Coyote Hill, A Child’s Safety Net

It was 1991 when Larry McDaniel and his wife knew there was a need for a type of organization that could blend a Christian ministry and a professional agency. He thought the two belonged together; that’s when Coyote Hill was born.

Coyote Hill is a Christian children’s home that provides a secure family environment for neglected or abused children who are in need of stability, love, food, shelter and clothing. Over the course of Coyote Hill’s 23 years, the homes and home parents have served more than 300 children, 50 in just 2013.

“We have a culture here of a functional family,” McDaniel says. “Everybody here is on the page doing their part. When you have that culture in an agency, it goes a long way to making it successful. That culture is aimed directly to helping the children.”

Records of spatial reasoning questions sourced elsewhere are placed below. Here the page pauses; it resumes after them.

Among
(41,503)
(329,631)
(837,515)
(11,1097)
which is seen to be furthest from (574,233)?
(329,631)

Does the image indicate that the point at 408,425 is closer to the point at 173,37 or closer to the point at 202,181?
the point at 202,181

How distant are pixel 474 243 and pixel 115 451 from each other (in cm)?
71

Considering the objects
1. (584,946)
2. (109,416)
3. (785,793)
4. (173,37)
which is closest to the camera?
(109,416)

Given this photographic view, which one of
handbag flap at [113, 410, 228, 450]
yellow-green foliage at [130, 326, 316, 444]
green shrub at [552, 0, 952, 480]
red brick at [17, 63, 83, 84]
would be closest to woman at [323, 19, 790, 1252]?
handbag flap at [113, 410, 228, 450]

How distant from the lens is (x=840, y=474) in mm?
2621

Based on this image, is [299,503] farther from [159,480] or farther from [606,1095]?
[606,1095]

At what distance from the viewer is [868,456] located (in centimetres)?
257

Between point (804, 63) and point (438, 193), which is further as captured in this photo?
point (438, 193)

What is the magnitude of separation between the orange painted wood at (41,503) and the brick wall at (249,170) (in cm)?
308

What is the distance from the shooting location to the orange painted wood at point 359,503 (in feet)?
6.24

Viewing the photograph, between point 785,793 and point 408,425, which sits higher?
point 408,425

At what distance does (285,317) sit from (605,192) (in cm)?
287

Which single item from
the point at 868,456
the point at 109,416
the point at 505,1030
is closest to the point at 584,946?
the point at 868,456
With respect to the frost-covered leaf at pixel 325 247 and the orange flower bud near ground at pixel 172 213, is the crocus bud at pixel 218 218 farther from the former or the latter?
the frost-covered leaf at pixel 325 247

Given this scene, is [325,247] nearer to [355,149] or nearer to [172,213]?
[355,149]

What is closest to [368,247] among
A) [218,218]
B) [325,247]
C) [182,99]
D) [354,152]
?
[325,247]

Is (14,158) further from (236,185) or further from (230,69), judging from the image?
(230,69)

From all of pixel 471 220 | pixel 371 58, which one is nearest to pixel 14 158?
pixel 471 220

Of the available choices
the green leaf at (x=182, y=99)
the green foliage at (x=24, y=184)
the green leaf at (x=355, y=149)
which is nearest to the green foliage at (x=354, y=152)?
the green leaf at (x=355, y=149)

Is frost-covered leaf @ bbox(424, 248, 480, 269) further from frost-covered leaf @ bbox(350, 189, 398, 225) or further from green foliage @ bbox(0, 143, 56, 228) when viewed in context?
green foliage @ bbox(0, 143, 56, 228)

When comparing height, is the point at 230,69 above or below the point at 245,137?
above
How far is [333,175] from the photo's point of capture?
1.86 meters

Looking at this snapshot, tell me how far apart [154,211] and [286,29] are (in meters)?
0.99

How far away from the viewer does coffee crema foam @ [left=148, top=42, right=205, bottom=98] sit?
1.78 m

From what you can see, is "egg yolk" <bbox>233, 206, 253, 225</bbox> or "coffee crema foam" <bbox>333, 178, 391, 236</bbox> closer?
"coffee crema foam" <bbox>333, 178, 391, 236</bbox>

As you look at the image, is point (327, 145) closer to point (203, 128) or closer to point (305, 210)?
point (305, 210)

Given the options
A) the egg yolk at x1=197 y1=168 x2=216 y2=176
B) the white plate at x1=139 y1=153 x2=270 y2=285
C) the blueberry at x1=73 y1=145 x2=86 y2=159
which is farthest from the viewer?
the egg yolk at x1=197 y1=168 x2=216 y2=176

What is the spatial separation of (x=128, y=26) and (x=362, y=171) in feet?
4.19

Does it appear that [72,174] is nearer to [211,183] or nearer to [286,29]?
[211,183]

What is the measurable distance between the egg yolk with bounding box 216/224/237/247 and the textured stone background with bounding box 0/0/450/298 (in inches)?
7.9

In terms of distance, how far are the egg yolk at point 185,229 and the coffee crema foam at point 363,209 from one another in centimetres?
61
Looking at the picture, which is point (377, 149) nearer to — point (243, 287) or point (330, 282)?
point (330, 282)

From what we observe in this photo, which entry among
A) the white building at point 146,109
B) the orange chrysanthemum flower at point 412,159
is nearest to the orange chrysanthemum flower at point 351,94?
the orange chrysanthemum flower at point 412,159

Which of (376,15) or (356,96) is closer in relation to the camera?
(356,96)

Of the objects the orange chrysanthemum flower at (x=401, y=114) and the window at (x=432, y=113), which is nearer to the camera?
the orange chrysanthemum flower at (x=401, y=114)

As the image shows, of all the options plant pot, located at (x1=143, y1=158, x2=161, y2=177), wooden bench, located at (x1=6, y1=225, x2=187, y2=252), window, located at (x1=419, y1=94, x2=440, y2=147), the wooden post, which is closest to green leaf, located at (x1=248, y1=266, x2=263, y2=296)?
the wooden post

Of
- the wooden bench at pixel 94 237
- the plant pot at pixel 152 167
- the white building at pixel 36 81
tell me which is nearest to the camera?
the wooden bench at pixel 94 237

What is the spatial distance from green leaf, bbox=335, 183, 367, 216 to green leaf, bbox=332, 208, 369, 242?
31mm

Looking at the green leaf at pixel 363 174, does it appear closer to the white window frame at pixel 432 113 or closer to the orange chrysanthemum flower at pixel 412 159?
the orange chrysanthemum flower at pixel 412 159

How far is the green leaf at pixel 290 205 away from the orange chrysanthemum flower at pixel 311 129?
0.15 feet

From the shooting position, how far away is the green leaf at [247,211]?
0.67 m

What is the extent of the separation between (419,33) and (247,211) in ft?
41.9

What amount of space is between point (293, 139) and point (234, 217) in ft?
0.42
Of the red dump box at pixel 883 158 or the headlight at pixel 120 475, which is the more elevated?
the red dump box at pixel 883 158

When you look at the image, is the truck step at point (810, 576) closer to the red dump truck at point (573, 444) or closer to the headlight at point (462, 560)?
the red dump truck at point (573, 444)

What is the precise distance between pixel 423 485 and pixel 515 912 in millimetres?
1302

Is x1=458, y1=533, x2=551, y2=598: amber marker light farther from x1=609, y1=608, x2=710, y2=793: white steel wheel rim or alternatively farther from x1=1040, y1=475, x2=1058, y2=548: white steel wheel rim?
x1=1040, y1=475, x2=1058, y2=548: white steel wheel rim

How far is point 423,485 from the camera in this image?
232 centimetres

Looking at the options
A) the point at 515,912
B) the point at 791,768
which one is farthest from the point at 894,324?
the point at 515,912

Coyote Hill’s goal is to provide children with a better way to live, learn and grow. The organization’s 200-acre property, 20 miles north of Columbia near Harrisburg, consists of four homes that each house up to eight foster children and are directed by home parents, live-in foster parents that model a healthy relationship.

“We know it works,” Site Director Bill Atherton says. “It’s an amazing adventure to watch children grow up, to grow in ways that just sort of blow your mind.”

 

A ‘normal family experience’

Coyote Hill home parents are an integral part of the success of the children, who on average live in one of the homes for about a year.

“It takes a real gift to deal with the diversity of the children that we help, coming from all types of backgrounds and different issues,” McDaniel says. “That’s why our home parents have to be viewed as professional staff.”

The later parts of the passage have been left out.